In [None]:
from io import StringIO
import os

import boto3
import pandas as pd

import matplotlib.pyplot as plt

pd.set_option("display.max_columns", 50)

In [None]:
aws_access_key = os.getenv("AWS_ACCESS_KEY")
aws_secret_key = os.getenv("AWS_ACCESS_SECRET_KEY")

In [None]:
def read_csv_from_s3(bucket: str, path: str, filename: str) -> pd.DataFrame:
    """
    Reads a CSV file from an Amazon S3 bucket and returns it as a Pandas DataFrame.

    Parameters:
        bucket (str): The name of the S3 bucket.
        path (str): The path within the S3 bucket where the file is located.
        filename (str): The name of the CSV file to be read.

    Returns:
        pd.DataFrame: A DataFrame containing the data from the CSV file.
    """
    
    s3 = boto3.client("s3", aws_access_key_id = aws_access_key, aws_secret_access_key = aws_secret_key)
    
    full_path = f"{path}{filename}"

    object = s3.get_object(Bucket = bucket, Key = full_path)
    object = object["Body"].read().decode("utf-8")
    output_df = pd.read_csv(StringIO(object))
    
    return output_df

In [None]:
def read_csv_from_s3_folder(bucket: str, folder_path: str) -> pd.DataFrame:
    data_list = []

    for file in s3.list_objects(Bucket = bucket, Prefix = folder_path)['Contents']:
        file_key = file['Key']
        
        filename = file_key.split("/")[-1].strip()
        
        if filename != "":
            if file_key.split(".")[-1] == "csv":

                data = read_csv_from_s3(bucket, folder_path, filename)
                data_list.append(data)
                print(f"{filename} has been added.")

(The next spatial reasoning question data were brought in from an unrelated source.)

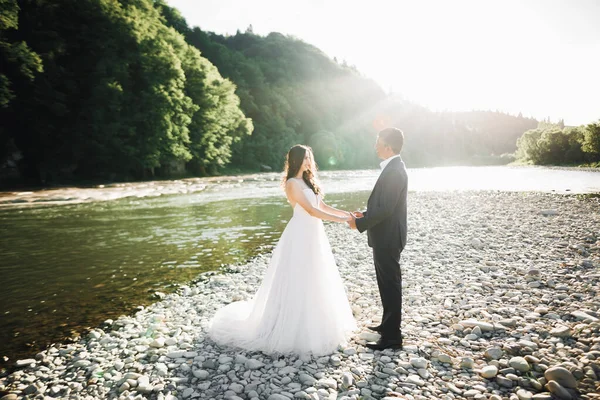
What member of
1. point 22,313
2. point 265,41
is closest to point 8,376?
point 22,313

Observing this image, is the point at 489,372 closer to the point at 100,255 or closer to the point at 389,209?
the point at 389,209

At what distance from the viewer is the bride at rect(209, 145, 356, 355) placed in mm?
4758

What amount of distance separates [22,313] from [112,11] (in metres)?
39.1

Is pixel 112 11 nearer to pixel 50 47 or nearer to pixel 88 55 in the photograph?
pixel 88 55

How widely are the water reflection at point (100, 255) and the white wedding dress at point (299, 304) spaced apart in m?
3.54

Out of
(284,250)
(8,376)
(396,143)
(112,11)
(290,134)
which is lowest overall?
(8,376)

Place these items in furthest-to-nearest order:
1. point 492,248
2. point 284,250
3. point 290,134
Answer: point 290,134, point 492,248, point 284,250

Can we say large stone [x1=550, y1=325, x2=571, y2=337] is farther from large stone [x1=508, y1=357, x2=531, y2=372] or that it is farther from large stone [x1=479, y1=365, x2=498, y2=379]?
large stone [x1=479, y1=365, x2=498, y2=379]

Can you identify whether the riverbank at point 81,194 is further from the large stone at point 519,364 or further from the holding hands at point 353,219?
the large stone at point 519,364

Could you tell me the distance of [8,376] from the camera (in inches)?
184

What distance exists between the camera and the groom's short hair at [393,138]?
15.6 feet

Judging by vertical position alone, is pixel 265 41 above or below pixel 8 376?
above

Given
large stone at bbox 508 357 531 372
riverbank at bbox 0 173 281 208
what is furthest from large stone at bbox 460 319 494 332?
riverbank at bbox 0 173 281 208

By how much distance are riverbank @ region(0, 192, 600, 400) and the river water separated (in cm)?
86
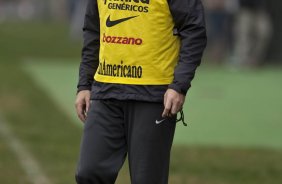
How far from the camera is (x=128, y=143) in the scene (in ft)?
20.2

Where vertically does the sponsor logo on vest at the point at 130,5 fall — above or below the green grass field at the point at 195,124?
above

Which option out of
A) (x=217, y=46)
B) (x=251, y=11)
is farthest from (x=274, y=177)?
(x=217, y=46)

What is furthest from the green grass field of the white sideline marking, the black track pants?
the black track pants

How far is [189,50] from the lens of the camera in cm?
597

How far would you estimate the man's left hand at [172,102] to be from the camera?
19.3 feet

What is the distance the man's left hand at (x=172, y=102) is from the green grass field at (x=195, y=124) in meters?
3.42

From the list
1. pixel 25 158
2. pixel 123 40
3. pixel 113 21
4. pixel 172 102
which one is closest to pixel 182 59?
pixel 172 102

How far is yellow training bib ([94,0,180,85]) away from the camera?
6062 mm

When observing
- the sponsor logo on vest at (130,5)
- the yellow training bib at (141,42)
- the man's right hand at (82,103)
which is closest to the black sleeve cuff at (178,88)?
the yellow training bib at (141,42)

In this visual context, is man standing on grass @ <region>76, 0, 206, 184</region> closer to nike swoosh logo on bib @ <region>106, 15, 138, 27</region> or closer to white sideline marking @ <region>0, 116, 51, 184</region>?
nike swoosh logo on bib @ <region>106, 15, 138, 27</region>

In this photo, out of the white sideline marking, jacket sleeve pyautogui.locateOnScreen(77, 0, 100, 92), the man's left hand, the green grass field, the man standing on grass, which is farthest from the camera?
the green grass field

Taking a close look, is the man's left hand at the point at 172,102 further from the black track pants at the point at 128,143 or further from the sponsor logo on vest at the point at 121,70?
the sponsor logo on vest at the point at 121,70

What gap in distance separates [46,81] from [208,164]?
868 centimetres

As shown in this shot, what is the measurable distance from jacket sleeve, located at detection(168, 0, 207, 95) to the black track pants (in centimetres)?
25
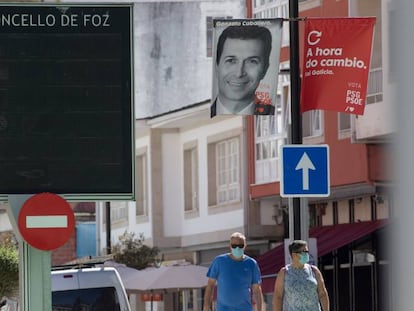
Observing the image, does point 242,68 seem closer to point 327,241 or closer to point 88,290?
point 88,290

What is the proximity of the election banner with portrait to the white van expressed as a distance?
12.0 feet

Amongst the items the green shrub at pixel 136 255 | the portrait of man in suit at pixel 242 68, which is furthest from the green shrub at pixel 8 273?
the portrait of man in suit at pixel 242 68

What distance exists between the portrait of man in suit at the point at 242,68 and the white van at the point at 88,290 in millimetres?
3637

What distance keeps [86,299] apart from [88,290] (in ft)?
0.51

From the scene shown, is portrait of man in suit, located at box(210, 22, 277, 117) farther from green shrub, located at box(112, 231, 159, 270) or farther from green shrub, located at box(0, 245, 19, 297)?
green shrub, located at box(112, 231, 159, 270)

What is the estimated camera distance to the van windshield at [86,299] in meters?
20.0

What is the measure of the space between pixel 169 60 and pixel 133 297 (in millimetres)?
8502

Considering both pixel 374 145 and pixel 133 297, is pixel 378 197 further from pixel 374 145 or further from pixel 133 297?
pixel 133 297

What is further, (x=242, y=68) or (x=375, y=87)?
(x=375, y=87)

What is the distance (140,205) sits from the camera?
47000 mm

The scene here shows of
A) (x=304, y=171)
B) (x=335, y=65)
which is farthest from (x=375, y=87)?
(x=304, y=171)

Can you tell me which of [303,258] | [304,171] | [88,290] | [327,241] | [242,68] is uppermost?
[242,68]

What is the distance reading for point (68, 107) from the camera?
1360 centimetres

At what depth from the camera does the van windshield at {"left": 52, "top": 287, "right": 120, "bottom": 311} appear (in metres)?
20.0
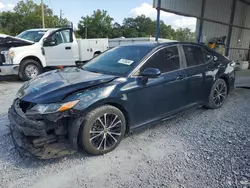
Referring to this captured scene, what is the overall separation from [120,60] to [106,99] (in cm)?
97

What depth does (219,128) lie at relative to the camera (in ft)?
12.3

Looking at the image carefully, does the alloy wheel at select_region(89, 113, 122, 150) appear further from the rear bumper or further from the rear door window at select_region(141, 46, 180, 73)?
the rear bumper

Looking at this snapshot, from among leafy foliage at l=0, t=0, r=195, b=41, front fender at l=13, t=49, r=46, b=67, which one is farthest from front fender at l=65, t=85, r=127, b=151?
leafy foliage at l=0, t=0, r=195, b=41

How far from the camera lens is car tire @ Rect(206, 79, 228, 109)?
4453 millimetres

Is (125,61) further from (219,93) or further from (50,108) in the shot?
(219,93)

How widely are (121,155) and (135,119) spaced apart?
56 cm

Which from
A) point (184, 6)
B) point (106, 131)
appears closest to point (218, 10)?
point (184, 6)

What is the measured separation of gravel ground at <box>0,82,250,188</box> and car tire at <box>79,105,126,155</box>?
0.13 metres

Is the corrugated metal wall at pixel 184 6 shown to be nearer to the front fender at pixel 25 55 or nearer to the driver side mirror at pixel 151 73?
the front fender at pixel 25 55

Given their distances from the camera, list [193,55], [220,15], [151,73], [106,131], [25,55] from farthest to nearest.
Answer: [220,15]
[25,55]
[193,55]
[151,73]
[106,131]

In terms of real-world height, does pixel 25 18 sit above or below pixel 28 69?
above

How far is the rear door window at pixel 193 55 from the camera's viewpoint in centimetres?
392

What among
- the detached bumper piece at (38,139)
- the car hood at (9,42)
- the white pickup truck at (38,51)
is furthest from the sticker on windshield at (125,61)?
the car hood at (9,42)

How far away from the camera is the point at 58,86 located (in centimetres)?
276
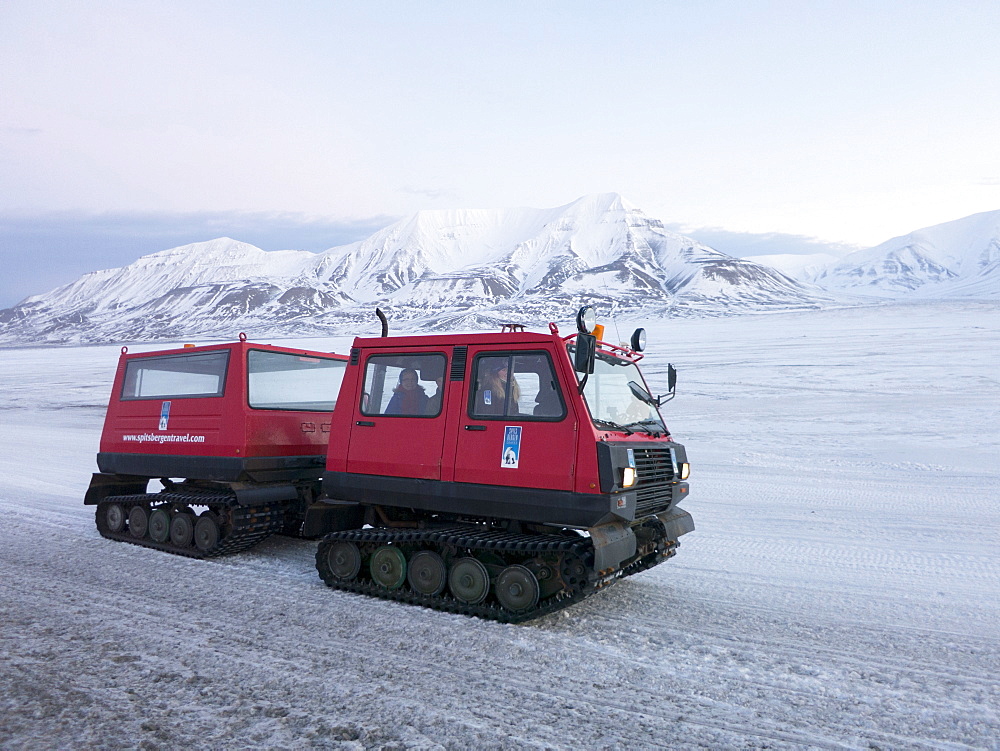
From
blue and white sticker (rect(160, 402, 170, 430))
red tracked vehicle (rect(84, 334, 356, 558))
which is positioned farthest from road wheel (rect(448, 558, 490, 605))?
→ blue and white sticker (rect(160, 402, 170, 430))

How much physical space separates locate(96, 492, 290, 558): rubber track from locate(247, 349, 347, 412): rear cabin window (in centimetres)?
104

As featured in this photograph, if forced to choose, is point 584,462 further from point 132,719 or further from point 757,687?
point 132,719

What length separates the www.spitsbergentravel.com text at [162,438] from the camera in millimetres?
7694

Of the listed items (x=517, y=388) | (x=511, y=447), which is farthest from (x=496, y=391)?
(x=511, y=447)

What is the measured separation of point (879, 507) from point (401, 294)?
6683 inches

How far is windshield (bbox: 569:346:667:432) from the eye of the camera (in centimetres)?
554

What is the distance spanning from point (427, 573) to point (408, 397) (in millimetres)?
1474

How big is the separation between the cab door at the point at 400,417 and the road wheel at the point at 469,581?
74 centimetres

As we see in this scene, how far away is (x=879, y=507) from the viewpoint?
29.9ft

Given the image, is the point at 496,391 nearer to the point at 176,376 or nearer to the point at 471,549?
the point at 471,549

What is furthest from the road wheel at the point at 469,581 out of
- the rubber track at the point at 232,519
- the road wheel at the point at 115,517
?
the road wheel at the point at 115,517

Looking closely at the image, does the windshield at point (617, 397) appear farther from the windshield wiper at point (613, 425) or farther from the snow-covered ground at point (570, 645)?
the snow-covered ground at point (570, 645)

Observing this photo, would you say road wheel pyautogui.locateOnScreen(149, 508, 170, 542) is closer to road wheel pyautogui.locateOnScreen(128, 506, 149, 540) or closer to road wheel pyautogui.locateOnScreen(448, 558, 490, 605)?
road wheel pyautogui.locateOnScreen(128, 506, 149, 540)

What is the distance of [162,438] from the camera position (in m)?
8.07
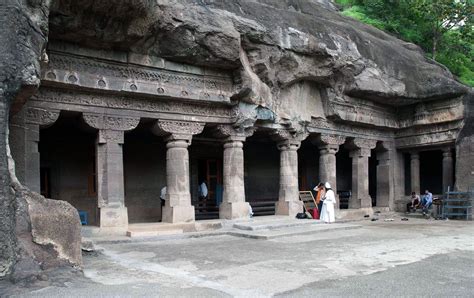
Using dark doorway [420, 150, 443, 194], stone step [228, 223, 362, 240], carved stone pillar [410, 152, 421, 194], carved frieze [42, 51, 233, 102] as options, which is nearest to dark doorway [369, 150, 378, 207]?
dark doorway [420, 150, 443, 194]

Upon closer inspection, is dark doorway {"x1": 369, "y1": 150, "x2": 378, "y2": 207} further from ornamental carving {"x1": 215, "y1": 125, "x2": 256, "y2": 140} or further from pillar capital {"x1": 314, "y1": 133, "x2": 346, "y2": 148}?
ornamental carving {"x1": 215, "y1": 125, "x2": 256, "y2": 140}

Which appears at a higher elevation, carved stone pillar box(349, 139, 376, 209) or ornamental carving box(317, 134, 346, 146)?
ornamental carving box(317, 134, 346, 146)

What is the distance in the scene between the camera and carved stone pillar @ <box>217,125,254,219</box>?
1281cm

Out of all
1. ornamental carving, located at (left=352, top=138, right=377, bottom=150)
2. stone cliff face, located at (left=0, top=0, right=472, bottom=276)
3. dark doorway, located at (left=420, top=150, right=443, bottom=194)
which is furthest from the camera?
dark doorway, located at (left=420, top=150, right=443, bottom=194)

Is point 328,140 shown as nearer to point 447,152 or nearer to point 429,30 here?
point 447,152

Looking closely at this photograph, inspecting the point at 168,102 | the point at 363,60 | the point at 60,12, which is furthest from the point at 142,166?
the point at 363,60

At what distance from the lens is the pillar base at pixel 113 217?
33.9 ft

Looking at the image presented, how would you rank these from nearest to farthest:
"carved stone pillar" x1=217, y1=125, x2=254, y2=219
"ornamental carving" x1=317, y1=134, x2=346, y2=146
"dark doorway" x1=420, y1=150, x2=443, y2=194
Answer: "carved stone pillar" x1=217, y1=125, x2=254, y2=219 < "ornamental carving" x1=317, y1=134, x2=346, y2=146 < "dark doorway" x1=420, y1=150, x2=443, y2=194

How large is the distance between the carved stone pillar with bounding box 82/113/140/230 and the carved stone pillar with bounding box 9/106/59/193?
3.29 feet

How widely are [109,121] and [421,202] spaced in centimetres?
1217

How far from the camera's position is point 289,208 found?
14.0 metres

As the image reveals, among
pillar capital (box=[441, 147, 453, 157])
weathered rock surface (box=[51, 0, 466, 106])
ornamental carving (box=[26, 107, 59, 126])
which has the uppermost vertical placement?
weathered rock surface (box=[51, 0, 466, 106])

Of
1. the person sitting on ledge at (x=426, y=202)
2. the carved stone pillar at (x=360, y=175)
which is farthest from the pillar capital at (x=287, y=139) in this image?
the person sitting on ledge at (x=426, y=202)

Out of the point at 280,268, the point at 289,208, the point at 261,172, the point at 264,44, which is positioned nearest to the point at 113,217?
the point at 280,268
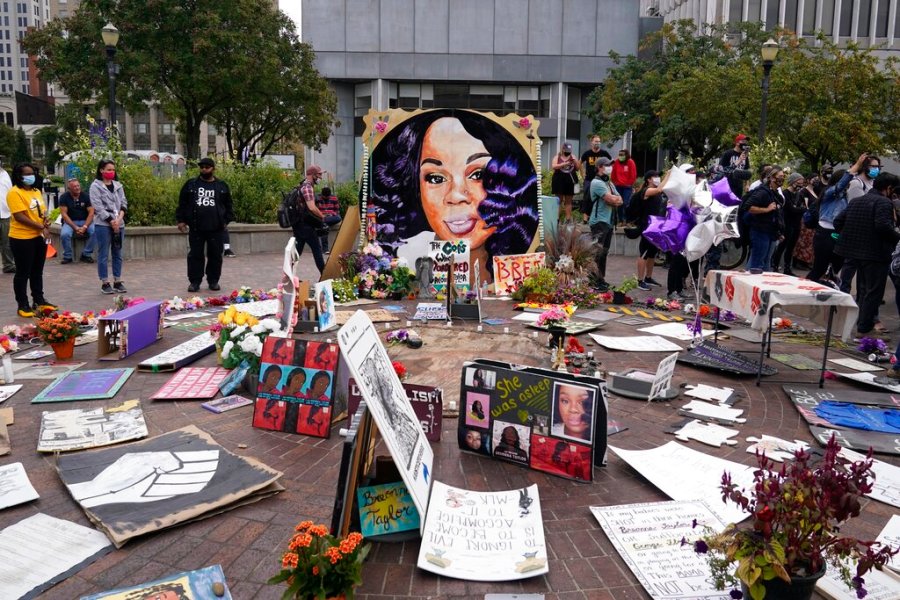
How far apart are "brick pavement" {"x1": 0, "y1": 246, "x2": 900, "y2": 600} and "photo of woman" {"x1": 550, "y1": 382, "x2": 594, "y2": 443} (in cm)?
32

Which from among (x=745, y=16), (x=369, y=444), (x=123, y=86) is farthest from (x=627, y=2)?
(x=369, y=444)

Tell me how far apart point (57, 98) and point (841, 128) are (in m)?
136

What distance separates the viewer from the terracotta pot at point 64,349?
6.81 metres

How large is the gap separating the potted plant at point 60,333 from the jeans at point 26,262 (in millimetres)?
2315

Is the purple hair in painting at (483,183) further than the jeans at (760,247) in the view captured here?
Yes

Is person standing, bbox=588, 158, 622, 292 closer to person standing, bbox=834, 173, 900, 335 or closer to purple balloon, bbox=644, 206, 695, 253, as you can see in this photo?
purple balloon, bbox=644, 206, 695, 253

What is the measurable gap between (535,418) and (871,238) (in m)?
5.71

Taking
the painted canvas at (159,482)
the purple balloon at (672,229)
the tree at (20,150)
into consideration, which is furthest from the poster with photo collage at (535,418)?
the tree at (20,150)

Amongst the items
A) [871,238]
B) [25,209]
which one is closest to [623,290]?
[871,238]

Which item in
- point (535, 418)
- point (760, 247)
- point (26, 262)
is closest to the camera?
point (535, 418)

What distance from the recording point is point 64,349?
6859mm

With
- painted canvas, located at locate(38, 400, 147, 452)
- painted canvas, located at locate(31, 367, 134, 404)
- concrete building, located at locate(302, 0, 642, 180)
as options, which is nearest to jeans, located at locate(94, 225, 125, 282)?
painted canvas, located at locate(31, 367, 134, 404)

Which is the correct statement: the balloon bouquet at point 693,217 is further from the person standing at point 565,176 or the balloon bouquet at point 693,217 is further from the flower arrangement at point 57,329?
the flower arrangement at point 57,329

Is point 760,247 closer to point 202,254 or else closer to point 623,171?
point 623,171
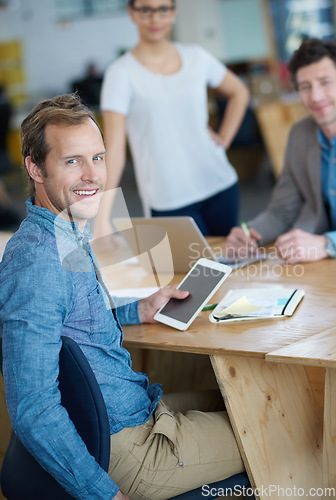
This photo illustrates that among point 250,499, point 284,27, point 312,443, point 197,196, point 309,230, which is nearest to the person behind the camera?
point 312,443

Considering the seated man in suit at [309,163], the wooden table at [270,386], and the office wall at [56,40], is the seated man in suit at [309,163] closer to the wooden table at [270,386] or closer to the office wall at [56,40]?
the wooden table at [270,386]

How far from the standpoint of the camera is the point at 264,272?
2.04 metres

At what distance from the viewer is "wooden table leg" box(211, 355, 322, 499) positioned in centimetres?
155

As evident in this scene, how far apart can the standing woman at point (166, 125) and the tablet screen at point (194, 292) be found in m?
0.85

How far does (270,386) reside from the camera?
65.2 inches

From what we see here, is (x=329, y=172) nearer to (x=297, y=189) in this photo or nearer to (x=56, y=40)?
(x=297, y=189)

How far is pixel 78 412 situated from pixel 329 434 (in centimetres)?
58

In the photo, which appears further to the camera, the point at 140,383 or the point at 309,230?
the point at 309,230

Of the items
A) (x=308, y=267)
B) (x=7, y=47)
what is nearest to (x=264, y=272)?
(x=308, y=267)

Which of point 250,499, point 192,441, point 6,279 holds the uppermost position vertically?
point 6,279

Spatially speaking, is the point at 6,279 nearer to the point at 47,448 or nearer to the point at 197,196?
the point at 47,448

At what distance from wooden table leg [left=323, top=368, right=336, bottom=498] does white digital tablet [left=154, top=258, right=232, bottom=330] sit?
38cm

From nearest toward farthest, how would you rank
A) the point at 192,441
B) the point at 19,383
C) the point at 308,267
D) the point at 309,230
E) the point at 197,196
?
the point at 19,383
the point at 192,441
the point at 308,267
the point at 309,230
the point at 197,196

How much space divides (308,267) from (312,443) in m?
0.55
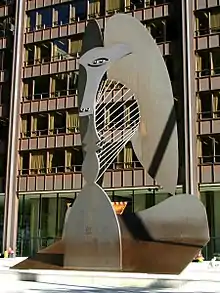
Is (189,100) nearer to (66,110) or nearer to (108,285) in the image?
(66,110)

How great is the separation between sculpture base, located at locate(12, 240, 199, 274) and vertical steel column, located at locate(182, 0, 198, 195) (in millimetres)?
15980

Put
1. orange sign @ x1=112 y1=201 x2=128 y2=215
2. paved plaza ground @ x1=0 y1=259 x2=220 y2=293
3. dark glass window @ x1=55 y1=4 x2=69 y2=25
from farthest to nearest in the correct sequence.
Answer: dark glass window @ x1=55 y1=4 x2=69 y2=25
orange sign @ x1=112 y1=201 x2=128 y2=215
paved plaza ground @ x1=0 y1=259 x2=220 y2=293

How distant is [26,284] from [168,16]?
82.0 feet

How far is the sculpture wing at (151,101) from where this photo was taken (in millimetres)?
15234

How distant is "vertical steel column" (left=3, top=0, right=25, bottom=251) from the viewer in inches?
1373

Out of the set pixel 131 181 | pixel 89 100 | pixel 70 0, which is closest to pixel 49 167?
pixel 131 181

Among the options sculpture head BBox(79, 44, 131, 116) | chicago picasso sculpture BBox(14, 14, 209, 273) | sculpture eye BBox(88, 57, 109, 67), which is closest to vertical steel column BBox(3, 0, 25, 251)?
chicago picasso sculpture BBox(14, 14, 209, 273)

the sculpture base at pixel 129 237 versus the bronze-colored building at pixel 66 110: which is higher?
the bronze-colored building at pixel 66 110

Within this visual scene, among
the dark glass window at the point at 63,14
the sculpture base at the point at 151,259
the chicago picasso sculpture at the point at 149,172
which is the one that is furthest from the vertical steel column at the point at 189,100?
the sculpture base at the point at 151,259

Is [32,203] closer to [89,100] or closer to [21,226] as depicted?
[21,226]

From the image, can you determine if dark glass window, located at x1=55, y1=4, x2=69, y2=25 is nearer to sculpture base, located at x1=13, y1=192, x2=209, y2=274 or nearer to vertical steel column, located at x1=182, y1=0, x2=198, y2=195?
vertical steel column, located at x1=182, y1=0, x2=198, y2=195

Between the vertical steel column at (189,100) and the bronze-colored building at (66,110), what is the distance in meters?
0.06

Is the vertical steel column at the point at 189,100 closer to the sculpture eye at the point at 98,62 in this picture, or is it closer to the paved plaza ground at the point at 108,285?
the sculpture eye at the point at 98,62

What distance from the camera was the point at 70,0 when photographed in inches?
1468
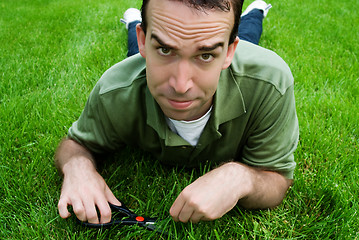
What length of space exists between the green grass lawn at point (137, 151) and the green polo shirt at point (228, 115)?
0.86ft

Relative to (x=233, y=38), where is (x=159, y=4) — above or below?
above

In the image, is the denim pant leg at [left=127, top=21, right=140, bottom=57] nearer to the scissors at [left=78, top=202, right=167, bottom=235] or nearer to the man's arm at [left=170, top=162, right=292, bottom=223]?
the scissors at [left=78, top=202, right=167, bottom=235]

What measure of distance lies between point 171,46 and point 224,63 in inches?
11.3

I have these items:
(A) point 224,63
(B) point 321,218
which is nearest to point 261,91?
(A) point 224,63

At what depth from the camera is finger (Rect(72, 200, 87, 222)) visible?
5.32 feet

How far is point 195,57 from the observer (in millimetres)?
1441

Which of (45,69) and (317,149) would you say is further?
(45,69)

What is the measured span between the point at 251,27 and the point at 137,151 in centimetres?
195

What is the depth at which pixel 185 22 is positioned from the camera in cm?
135

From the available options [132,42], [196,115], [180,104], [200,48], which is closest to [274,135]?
[196,115]

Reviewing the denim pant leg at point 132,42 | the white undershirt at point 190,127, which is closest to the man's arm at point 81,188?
the white undershirt at point 190,127

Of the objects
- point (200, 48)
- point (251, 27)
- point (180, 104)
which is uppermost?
point (200, 48)

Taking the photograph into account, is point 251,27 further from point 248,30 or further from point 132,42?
point 132,42

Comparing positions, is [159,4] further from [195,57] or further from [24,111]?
[24,111]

    return pd.concat(data_list, ignore_index=True)

In [None]:
s3 = boto3.client("s3", aws_access_key_id = aws_access_key, aws_secret_access_key = aws_secret_key)

bucket = "cubix-chicago-taxi-vi"

com_areas_path = "transformed_data/community_areas/"
company_path = "transformed_data/company/"
date_path = "transformed_data/date/"
payment_type_path = "transformed_data/payment_type/"
taxi_trips_path = "transformed_data/taxi_trips/"
weather_path = "transformed_data/weather/"


In [None]:
com_ares = read_csv_from_s3(bucket, com_areas_path, "community_areas_master.csv" )
company = read_csv_from_s3(bucket, company_path, "company_master.csv" )
date = read_csv_from_s3(bucket, date_path, "date_dimension.csv" )
payment_type = read_csv_from_s3(bucket, payment_type_path, "payment_type_master.csv" )

trips = read_csv_from_s3_folder(bucket, taxi_trips_path)
weather = read_csv_from_s3_folder(bucket, weather_path)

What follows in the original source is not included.